Work instructions: Using the data below, repeat all of it precisely.
__________
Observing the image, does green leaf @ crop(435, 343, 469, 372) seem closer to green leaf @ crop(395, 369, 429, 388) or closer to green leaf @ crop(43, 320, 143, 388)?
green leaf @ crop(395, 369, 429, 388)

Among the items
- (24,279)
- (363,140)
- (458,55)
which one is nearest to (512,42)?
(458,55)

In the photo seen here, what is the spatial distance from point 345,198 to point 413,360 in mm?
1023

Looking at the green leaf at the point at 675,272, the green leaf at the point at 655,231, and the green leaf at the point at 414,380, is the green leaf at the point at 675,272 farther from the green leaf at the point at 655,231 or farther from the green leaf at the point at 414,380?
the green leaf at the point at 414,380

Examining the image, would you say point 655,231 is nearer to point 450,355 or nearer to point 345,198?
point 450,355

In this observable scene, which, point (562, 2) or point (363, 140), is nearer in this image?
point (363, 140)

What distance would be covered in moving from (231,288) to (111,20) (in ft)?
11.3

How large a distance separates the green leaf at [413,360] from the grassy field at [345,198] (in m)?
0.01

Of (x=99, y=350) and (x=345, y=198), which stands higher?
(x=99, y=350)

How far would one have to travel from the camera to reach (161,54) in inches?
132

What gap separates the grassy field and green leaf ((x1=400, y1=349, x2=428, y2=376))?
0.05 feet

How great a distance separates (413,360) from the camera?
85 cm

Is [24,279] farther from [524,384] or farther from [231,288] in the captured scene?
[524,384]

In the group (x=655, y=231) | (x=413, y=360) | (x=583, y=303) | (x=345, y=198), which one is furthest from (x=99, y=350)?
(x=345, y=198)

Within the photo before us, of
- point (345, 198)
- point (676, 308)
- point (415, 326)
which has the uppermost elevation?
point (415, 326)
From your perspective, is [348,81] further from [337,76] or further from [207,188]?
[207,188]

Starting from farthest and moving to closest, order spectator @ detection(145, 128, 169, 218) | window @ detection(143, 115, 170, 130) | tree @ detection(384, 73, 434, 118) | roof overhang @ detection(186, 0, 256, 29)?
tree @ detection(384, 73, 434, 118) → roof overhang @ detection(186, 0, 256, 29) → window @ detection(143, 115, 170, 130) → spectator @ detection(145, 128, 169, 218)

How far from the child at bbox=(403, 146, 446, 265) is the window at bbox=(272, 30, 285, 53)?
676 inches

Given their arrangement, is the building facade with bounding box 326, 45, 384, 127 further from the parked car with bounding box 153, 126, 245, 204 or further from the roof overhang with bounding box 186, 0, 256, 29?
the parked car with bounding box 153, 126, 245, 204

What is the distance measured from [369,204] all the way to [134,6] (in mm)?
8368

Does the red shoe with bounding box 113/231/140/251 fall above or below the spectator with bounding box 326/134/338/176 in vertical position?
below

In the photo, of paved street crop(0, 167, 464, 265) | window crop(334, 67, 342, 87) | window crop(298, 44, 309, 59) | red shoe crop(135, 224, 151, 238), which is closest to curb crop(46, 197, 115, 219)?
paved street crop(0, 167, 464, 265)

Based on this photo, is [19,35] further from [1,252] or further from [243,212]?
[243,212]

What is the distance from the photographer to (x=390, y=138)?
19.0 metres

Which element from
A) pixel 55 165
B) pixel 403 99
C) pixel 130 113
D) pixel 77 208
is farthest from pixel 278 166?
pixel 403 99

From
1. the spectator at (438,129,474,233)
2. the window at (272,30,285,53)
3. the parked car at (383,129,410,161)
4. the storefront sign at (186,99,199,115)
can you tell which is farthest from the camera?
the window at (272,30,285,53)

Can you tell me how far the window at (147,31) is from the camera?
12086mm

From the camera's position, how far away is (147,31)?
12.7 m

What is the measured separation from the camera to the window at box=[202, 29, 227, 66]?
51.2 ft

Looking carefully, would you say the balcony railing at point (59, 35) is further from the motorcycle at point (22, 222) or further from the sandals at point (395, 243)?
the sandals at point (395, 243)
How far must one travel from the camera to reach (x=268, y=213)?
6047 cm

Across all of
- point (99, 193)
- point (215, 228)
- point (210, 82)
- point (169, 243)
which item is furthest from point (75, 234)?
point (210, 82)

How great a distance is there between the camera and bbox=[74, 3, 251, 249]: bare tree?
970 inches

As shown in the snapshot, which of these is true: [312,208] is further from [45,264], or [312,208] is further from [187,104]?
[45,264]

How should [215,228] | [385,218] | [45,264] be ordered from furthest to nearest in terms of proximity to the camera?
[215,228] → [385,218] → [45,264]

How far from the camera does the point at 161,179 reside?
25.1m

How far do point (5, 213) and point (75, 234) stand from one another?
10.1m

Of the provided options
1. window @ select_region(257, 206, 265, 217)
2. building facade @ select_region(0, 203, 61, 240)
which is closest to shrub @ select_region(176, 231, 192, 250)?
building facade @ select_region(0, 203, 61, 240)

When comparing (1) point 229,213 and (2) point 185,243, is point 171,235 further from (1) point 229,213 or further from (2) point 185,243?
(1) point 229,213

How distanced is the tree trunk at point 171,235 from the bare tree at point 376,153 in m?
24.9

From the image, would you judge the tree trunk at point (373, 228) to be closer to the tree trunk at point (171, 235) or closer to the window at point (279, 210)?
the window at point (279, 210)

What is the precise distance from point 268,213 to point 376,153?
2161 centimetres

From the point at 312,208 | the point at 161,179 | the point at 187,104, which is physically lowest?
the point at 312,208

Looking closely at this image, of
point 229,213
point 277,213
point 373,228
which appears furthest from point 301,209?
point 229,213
__________
Written answer:
Observing the image, does green leaf @ crop(435, 343, 469, 372) seem closer to green leaf @ crop(395, 369, 429, 388) or closer to green leaf @ crop(43, 320, 143, 388)?
green leaf @ crop(395, 369, 429, 388)

Among the items
- (24,279)
- (363,140)
- (458,55)
which one is nearest to (512,42)?
(458,55)

In the photo seen here, what is the spatial distance from point 345,198 to point 413,360 in mm?
1023

Looking at the green leaf at the point at 675,272, the green leaf at the point at 655,231, and the green leaf at the point at 414,380, is the green leaf at the point at 675,272 farther from the green leaf at the point at 655,231 or farther from the green leaf at the point at 414,380?
the green leaf at the point at 414,380

Examining the image, would you say point 655,231 is nearer to point 450,355 or nearer to point 345,198?
point 450,355

In this observable scene, which, point (562, 2) or point (363, 140), is nearer in this image?
point (363, 140)

What distance would be covered in moving from (231,288) to (111,20) (in ft)?
11.3

How large a distance separates the green leaf at [413,360] from the grassy field at [345,198] (in m)?
0.01

Of (x=99, y=350) and (x=345, y=198), which stands higher?
(x=99, y=350)

How far would one have to travel from the camera to reach (161,54) in inches?
132

What gap separates the grassy field and green leaf ((x1=400, y1=349, x2=428, y2=376))?
0.05 feet

How great a distance separates (413,360) from the camera?
85 cm

Is [24,279] farther from [524,384] or farther from [231,288] in the captured scene?
[524,384]

In the group (x=655, y=231) | (x=413, y=360) | (x=583, y=303) | (x=345, y=198), which one is furthest from (x=99, y=350)?
(x=345, y=198)

Within the photo before us, of
- point (345, 198)
- point (676, 308)
- point (415, 326)
which has the uppermost elevation?
point (415, 326)
From your perspective, is [348,81] further from [337,76] or further from [207,188]?
[207,188]

Starting from farthest and moving to closest, order spectator @ detection(145, 128, 169, 218) | window @ detection(143, 115, 170, 130) | tree @ detection(384, 73, 434, 118) | roof overhang @ detection(186, 0, 256, 29)?
tree @ detection(384, 73, 434, 118) → roof overhang @ detection(186, 0, 256, 29) → window @ detection(143, 115, 170, 130) → spectator @ detection(145, 128, 169, 218)

How far from the child at bbox=(403, 146, 446, 265) is the window at bbox=(272, 30, 285, 53)?
676 inches

Given their arrangement, is the building facade with bounding box 326, 45, 384, 127 further from the parked car with bounding box 153, 126, 245, 204 or further from the roof overhang with bounding box 186, 0, 256, 29?
the parked car with bounding box 153, 126, 245, 204

What is the distance measured from [369,204] all the way to [134,6] (in mm)?
8368

Does the red shoe with bounding box 113/231/140/251 fall above or below the spectator with bounding box 326/134/338/176 in vertical position?
below

In the photo, of paved street crop(0, 167, 464, 265) | window crop(334, 67, 342, 87) | window crop(298, 44, 309, 59) | red shoe crop(135, 224, 151, 238), which is closest to curb crop(46, 197, 115, 219)?
paved street crop(0, 167, 464, 265)

Based on this photo, is [19,35] further from [1,252] or further from [243,212]?
[243,212]

What is the distance from the photographer to (x=390, y=138)?
19.0 metres

Which element from
A) pixel 55 165
B) pixel 403 99
C) pixel 130 113
D) pixel 77 208
is farthest from pixel 278 166?
pixel 403 99

From
1. the spectator at (438,129,474,233)
2. the window at (272,30,285,53)
3. the parked car at (383,129,410,161)
4. the storefront sign at (186,99,199,115)
can you tell which is farthest from the camera?
the window at (272,30,285,53)

Can you tell me how far the window at (147,31) is from the camera?
12086mm

From the camera's position, how far away is (147,31)?
12.7 m

What is the measured separation from the camera to the window at box=[202, 29, 227, 66]?
51.2 ft

Looking carefully, would you say the balcony railing at point (59, 35) is further from the motorcycle at point (22, 222) or further from the sandals at point (395, 243)?
the sandals at point (395, 243)
How far must one travel from the camera to reach (x=268, y=213)?
6047 cm

Across all of
- point (99, 193)
- point (215, 228)
- point (210, 82)
- point (169, 243)
which item is furthest from point (75, 234)?
point (210, 82)

How great a distance is there between the camera and bbox=[74, 3, 251, 249]: bare tree?
970 inches

As shown in the snapshot, which of these is true: [312,208] is further from [45,264], or [312,208] is further from [187,104]?
[45,264]

How should [215,228] | [385,218] | [45,264] be ordered from furthest to nearest in terms of proximity to the camera?
[215,228] → [385,218] → [45,264]

How far from the camera does the point at 161,179 reside?
25.1m

How far do point (5, 213) and point (75, 234) stand from one another?
10.1m

Of the provided options
1. window @ select_region(257, 206, 265, 217)
2. building facade @ select_region(0, 203, 61, 240)
which is closest to shrub @ select_region(176, 231, 192, 250)?
building facade @ select_region(0, 203, 61, 240)

When comparing (1) point 229,213 and (2) point 185,243, is point 171,235 further from (1) point 229,213 or further from (2) point 185,243?
(1) point 229,213

How distanced is the tree trunk at point 171,235 from the bare tree at point 376,153 in m?
24.9

From the image, would you judge the tree trunk at point (373, 228) to be closer to the tree trunk at point (171, 235) or closer to the window at point (279, 210)?
the window at point (279, 210)

What is the precise distance from point 268,213 to point 376,153?
2161 centimetres

From the point at 312,208 | the point at 161,179 | the point at 187,104, which is physically lowest?
the point at 312,208

Looking closely at this image, of
point 229,213
point 277,213
point 373,228
which appears furthest from point 301,209?
point 229,213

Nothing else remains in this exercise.